Thanks to translation help from a young passenger sitting nearby, I learned she also wanted my washcloth … which I now realized I’d forgotten in the locked car bathroom. She unlocked the room for me with evident signs of weariness at my ignorance of train protocol, Fortunately, though, the cloth was still there, hanging on the wall.
At around 5 a.m., the train pulled into St. Petersburg, I retrieved my bags without injury and managed to extract myself and the 50 kilos/100 pounds from the carriage. Given our far-north latitude, the sun was already well up.
Once inside the train station, I spent the first hour doing little more than to find a seat and sit, slowly drinking a cup of caffeinated breast milk … I mean, coffee. By the second hour, I’d revived enough to drag all 50 kilos down to a luggage room that didn’t take cash, then back up to an ATM and finally down again to a storage locker that I almost feared wouldn’t hold both backpack and suitcase.

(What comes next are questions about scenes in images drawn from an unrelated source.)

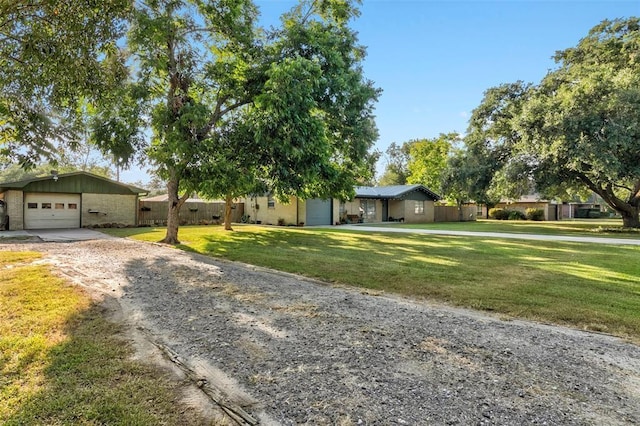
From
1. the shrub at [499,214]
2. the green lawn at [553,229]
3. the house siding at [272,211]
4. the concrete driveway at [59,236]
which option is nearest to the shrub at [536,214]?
the shrub at [499,214]

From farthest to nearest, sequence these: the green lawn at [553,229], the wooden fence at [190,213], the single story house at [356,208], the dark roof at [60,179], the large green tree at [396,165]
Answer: the large green tree at [396,165] < the single story house at [356,208] < the wooden fence at [190,213] < the green lawn at [553,229] < the dark roof at [60,179]

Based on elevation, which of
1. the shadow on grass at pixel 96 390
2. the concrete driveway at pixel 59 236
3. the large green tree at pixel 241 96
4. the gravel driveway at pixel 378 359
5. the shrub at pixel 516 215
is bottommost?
the gravel driveway at pixel 378 359

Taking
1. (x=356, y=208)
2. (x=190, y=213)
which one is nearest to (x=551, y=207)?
(x=356, y=208)

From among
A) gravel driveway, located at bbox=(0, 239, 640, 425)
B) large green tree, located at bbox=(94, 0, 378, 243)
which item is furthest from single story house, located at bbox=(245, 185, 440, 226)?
gravel driveway, located at bbox=(0, 239, 640, 425)

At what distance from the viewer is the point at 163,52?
1177cm

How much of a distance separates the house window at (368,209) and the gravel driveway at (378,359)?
22636 millimetres

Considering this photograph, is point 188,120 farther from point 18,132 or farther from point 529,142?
point 529,142

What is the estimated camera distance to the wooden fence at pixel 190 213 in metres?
23.8

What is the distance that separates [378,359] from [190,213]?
79.6 feet

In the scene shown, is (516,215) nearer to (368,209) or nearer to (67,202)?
(368,209)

By some small miracle it did, so I set out around 7 a.m., hauling a much lighter load for my morning of seeing the sights of St. Petersburg. I had learned about a free walking tour that left mid-morning, so I spent two hours visiting drug stores (first for vitamin C, then sunscreen) and wandering toward the historic center from which my tour departed.
When I reached a Catholic church near the tour’s starting point, I was so tired — and still so early for the tour — that I stopped to read a few placards on its history, then nap for a bit in one of the chairs set up for services.

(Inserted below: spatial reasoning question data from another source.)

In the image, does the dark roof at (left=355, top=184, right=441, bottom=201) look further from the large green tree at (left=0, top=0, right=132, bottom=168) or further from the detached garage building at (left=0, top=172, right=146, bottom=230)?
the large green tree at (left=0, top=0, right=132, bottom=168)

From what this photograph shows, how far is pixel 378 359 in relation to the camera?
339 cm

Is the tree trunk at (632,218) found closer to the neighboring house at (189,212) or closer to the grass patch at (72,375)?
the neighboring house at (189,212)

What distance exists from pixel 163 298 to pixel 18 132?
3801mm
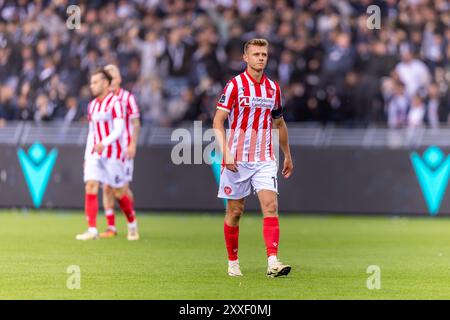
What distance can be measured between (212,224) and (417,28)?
5.52m

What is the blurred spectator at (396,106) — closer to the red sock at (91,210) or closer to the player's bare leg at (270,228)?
the red sock at (91,210)

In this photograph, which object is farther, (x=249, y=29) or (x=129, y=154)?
(x=249, y=29)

I would need that rest. Once the tour began, our guide led us through a brisk tour of palaces, dead rulers and St. Petersburg’s history as one of the more European-leaning cities in Russia. I’m sorry to say I’ve forgotten most of the detail. I generally like walking tours, but I was tired.

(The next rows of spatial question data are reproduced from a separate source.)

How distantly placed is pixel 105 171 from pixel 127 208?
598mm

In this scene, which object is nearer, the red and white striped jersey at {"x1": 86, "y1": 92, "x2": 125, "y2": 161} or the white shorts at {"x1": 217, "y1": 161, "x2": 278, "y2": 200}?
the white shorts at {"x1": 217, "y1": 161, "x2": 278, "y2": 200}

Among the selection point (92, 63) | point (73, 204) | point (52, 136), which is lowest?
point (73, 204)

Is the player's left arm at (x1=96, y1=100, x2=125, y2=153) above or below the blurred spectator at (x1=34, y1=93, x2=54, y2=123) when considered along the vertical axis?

This particular walking tour drew a crowd that numbered close to 50, which it made it less personal and harder to keep together. My favorite moment came when the guide stopped to read us a poem, first in English, then the original Russian.
What kept me going through the nearly 10 kilometers (6 miles) that it seemed we must have covered in three hours, was my hope that we would eventually see the famously dramatic Church of the Savior on Spilled Blood. But alas, she concluded the tour with another landmark a few streets away.
Seeing how little time left I had to see the church, buy postcard stamps, collect my luggage and catch the train to Finland, I broke away mid-speech and pulled out my best Manhattan stride to get a drive-by picture of the church on my way back to the train station.
If I’d thought the day’s drama would end in a victory over sore feet, fatigue and a semi-hidden post office, I was wrong.
By the time I reached the station from which my train to Finland departed, I had minutes to spare. After unloading all my bags for a security check, I reloaded them and hurried inside to the area where I thought I’d find my train.
But after seeing a few confusing signs and asking some strangers, I learned that I’d come to the domestic terminal. International trains left somewhere else. Now beginning to worry that I’d miss the train, I hustled as well as I could to get my 50 kilos back outside the building, toward the place where I’d exited the subway and then around a corner where signage disappeared.
The first thing resembling a side entrance only cost me precious seconds in the few remaining minutes before my train left. Sweat trickled down my sides as I continued my desperate shuffle toward what seemed like a dead end and missed train.
At last I drew within sight of the place where I evidently needed to catch my train. Upon hearing my train name, someone came out to help me carry my suitcase up the ramp and in the door to yet another all-bag security check. By now, I had maybe five minutes to spare.
The man who checked my passport seemed relaxed, however, and told me I would make it. When I finally made it outside to the proper platform and into the train, I was drenched. I had barely unloaded my bags and sat down when the train started moving.